On Oct. 15, attorney David Dye, representing Henrietta Pfeifer and the Mid-Ohio Historical Museum, said, in reviewing records for a triangular parcel owned by the Pfeifer family, an error was discovered. Village documents show the 1983 rezoning for a three-lot buffer was approved with the understanding the property immediately across remain residential to serve as a buffer zone. A1988 zoning plan does not indicate the Winchester Pike frontage as residential in accordance with the ordinance, but shows all Pfeifer property as general commercial. Zoning problems within the area surfaced last year and earlier this year when Damon Pfeifer requested rezoning for a winery.
Dye said the bulk of the site zoned general commercial was correct, but the triangle was in error. The south side of Winchester Pike is residential, but in 1983, the only existing residential uses were where the three lots were carved out. The attorney reported the southeast portion of the site was not part of the buffer and, in 2002, an overlay showed split zoning. He alleged maps vary on the zoning and, because of discrepancies, all references should revert to 1983 agreement as approved by the council and not subject to discretion by the village’s Planning and Zoning Administrator, Allan Neimayer.

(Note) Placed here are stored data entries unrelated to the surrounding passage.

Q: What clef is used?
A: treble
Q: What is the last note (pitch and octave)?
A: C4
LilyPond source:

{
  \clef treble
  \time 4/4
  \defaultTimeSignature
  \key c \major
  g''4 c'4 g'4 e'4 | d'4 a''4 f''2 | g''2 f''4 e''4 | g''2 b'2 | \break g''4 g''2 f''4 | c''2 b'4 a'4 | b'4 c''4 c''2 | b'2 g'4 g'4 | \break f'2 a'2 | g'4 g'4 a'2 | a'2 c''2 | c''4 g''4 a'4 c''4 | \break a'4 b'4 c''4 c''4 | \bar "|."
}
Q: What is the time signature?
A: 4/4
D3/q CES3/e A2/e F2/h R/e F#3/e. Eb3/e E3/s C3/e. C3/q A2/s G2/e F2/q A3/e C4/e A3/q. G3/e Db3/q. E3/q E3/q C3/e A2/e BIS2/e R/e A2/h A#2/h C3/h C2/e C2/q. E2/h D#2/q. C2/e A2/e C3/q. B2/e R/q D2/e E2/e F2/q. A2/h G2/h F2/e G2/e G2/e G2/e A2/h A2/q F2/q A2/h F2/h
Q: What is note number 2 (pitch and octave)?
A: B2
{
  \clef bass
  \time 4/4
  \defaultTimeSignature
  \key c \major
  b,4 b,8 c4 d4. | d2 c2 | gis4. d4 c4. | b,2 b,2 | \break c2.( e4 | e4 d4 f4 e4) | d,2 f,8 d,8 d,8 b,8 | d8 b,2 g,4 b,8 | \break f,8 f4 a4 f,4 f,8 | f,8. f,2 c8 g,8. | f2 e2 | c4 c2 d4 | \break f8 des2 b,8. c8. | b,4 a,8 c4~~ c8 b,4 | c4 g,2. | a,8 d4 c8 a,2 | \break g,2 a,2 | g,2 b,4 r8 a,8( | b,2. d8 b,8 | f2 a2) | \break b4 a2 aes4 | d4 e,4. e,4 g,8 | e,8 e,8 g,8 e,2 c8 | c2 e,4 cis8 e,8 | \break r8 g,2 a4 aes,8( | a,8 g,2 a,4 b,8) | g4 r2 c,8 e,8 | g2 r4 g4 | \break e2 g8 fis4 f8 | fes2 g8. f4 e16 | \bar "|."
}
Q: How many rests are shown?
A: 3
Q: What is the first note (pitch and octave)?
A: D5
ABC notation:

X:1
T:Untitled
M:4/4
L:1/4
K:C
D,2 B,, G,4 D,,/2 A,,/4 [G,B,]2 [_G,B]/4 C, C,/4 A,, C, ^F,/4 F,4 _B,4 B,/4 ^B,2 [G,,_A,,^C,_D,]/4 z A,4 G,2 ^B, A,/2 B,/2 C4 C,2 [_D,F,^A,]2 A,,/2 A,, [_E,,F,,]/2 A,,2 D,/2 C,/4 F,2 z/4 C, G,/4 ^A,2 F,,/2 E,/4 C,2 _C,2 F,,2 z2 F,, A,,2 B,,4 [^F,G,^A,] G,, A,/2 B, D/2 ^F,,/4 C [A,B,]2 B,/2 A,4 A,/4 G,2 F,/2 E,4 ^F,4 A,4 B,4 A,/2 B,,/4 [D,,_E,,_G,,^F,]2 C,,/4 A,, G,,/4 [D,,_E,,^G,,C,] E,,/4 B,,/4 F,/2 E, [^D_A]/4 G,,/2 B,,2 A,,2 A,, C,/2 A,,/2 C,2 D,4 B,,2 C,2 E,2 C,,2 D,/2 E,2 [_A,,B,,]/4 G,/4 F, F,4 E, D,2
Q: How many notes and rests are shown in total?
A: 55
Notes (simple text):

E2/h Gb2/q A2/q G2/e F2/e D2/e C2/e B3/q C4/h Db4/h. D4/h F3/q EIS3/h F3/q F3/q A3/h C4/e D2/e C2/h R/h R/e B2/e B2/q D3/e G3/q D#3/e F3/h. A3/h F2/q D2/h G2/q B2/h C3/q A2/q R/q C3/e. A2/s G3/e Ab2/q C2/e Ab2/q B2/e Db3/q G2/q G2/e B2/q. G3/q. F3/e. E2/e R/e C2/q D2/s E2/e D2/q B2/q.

However, Neimayer said the statements made on Oct. 15 practically accused him of doctoring official records.
"Doctoring documents is a strong statement that I take seriously," emphasized Neimayer, "and I am outraged over the comments. I did not falsify or doctor village documents."
Upon further examination, Neimayer said the minutes from 1983 contain discrepancies including an incorrect discussion paragraph, wrong signatures, and incorrect meeting times. He told the council he provided the Pfeifers and their representatives with copies of an officially adopted ordinance, and noted there was no follow-up ordinance to the amendment.
"There is still ambiguity," continued Neimayer. "I spent a great deal of time reviewing records."
Herb Pfeifer said Neimayer gave him copies of the minutes and if they were wrong, he should not have received them.
"Plans were changed," contended Pfeifer. "I stand by that. I think Mr. Hollins has come up with a pretty good proposal. His proposition is probably the best this council can make."